LINTASJATIM.com, Malang – Pernyataan penceramah asal Malang, Ning Sisca Farisa Dhona, yang menyinggung dugaan praktik asusila di lingkungan pesantren memicu tanggapan dari kalangan ulama.

Ketua MUI Bidang Pesantren sekaligus Ketua PBNU Bidang Keagamaan, Ahmad Fahrur Rozi atau Gus Fahrur, menilai pernyataan tersebut berpotensi menimbulkan generalisasi terhadap lembaga pesantren.

Bacaan Lainnya

Dikutip dari detikJatim.com, sebelumnya, dalam sebuah video ceramah yang beredar di media sosial, Ning Sisca mengajak masyarakat untuk tidak menutupi dugaan pelanggaran moral yang dilakukan oleh siapa pun, termasuk yang berlindung di balik simbol agama.

Dalam ceramahnya, Ning Sisca juga menyinggung kemungkinan adanya kasus serupa di wilayah Malang. Pernyataan itu muncul setelah ia mengapresiasi pihak-pihak yang berani mengungkap kasus dugaan kekerasan seksual di sejumlah daerah.

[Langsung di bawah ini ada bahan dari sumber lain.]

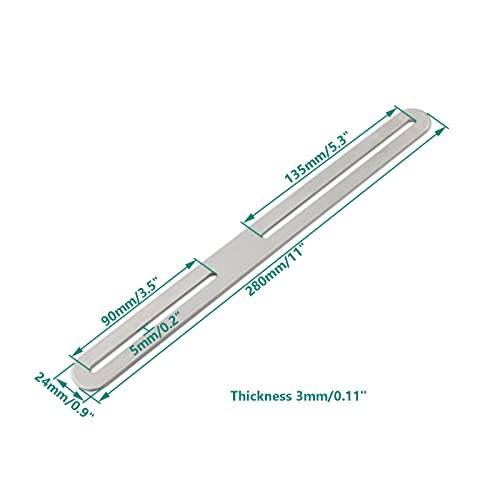 4 PCS Flat Straight Brace Brackets Mending Plates Repair Fixing Bracket with Slot, ULIFESTAR Heavy Duty Thicken SUS Corner Brace for Wood,Metal Bracket for Furniture Shelf Bed Table-10.83x0.94x0.12'' - size: Silver 10.83 x 0.94 x 0.12 inches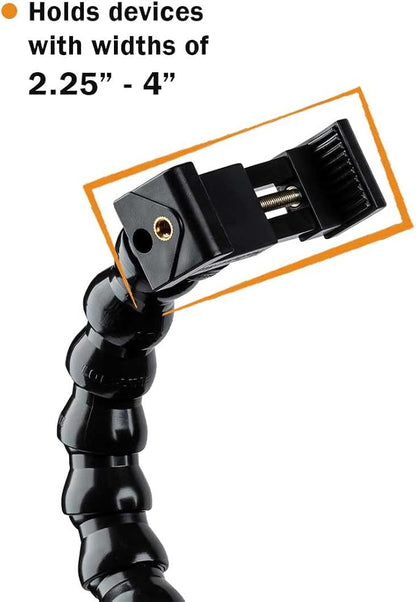 MOGO ModularHose Assistive Technology Phone Holder with Heavy-Duty Spring Clamp (Opens to 2"), 14 Inch Arm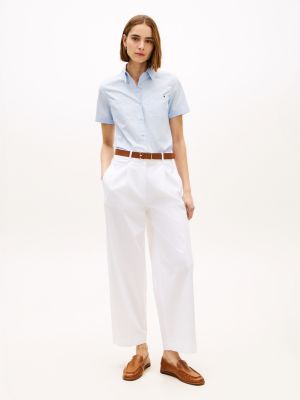 white medium rise barrel-chino voor dames - tommy hilfiger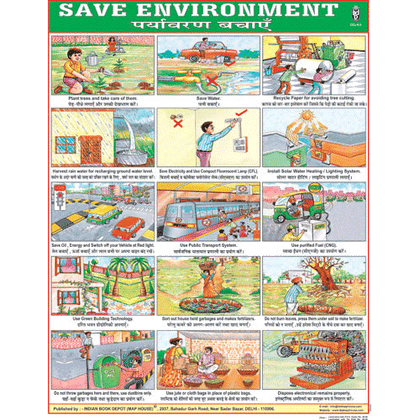 SAVE ENVIRONMENT CHART SIZE 45 X 57 CMS - Indian Book Depot (Map House)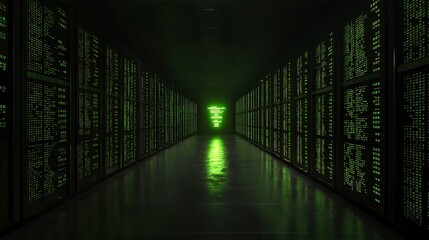 Dark server room with glowing green data screens creating a futuristic atmosphere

“Sebentar lagi menunggu kasus-kasus di Malang. Karena di Malang pun sendiri ada apa banyak?” ujar Ning Sisca dalam video yang beredar di media sosial.

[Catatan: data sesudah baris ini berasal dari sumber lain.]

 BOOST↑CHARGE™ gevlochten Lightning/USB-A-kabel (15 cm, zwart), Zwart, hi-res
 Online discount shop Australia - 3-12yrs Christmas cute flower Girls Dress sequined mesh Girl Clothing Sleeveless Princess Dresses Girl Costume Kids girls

Ia menegaskan masyarakat tidak boleh membela perilaku yang dinilai menyimpang hanya karena pelakunya memiliki atribut keagamaan atau hubungan kekerabatan.

“Lho, nyuwun sewu, bangkai jangan sampai ditutup-tutupi. Kalau kelakuannya tidak benar ya tidak boleh kita bela, sekalipun itu saudara kita,” tegasnya.

Menanggapi hal tersebut, Gus Fahrur menyatakan keberatan terhadap narasi yang dinilai seolah menggambarkan banyak pesantren di Malang terlibat kasus serupa tanpa disertai data yang jelas.

“Saya menyayangkan adanya pernyataan penceramah Sdri. Sisca yang menyebut seolah-olah banyak pesantren cabul di Malang tanpa disertai data dan fakta yang jelas,” kata Gus Fahrur, Senin (1/6/2026).

Pengasuh Pondok Pesantren An-Nur 1 Bululawang itu menegaskan bahwa apabila terdapat dugaan tindak pidana atau kekerasan seksual di lingkungan tertentu, maka kasus tersebut harus diungkap secara spesifik dan diproses sesuai ketentuan hukum yang berlaku.

“Kalau memang ada kasus pidana atau kekerasan seksual di lingkungan tertentu, silakan disebutkan secara jelas dan diproses sesuai hukum. Kita semua mendukung penindakan tegas terhadap pelaku,” ujarnya.

Menurutnya, penyebutan yang tidak spesifik dapat berdampak pada citra ratusan pesantren di Malang yang selama ini menjalankan fungsi pendidikan dan pembinaan keagamaan.

“Jangan karena beberapa oknum lalu seluruh pesantren di Malang digeneralisasi dan diberi cap buruk,” tegasnya.

Gus Fahrur juga mengingatkan pentingnya tanggung jawab dalam menyampaikan pernyataan di ruang publik. Ia meminta setiap tuduhan atau kritik didasarkan pada fakta yang dapat dipertanggungjawabkan.

“Pertanyaannya, berapa jumlah pesantren yang dimaksud? Di mana datanya? Jangan sampai pernyataan yang tidak didukung fakta justru berubah menjadi fitnah dan pembunuhan karakter terhadap lembaga pendidikan Islam,” katanya.

Hingga Senin (1/6/2026), Ning Sisca belum memberikan keterangan lanjutan terkait tanggapan dan kritik yang muncul atas ceramahnya yang viral di media sosial tersebut.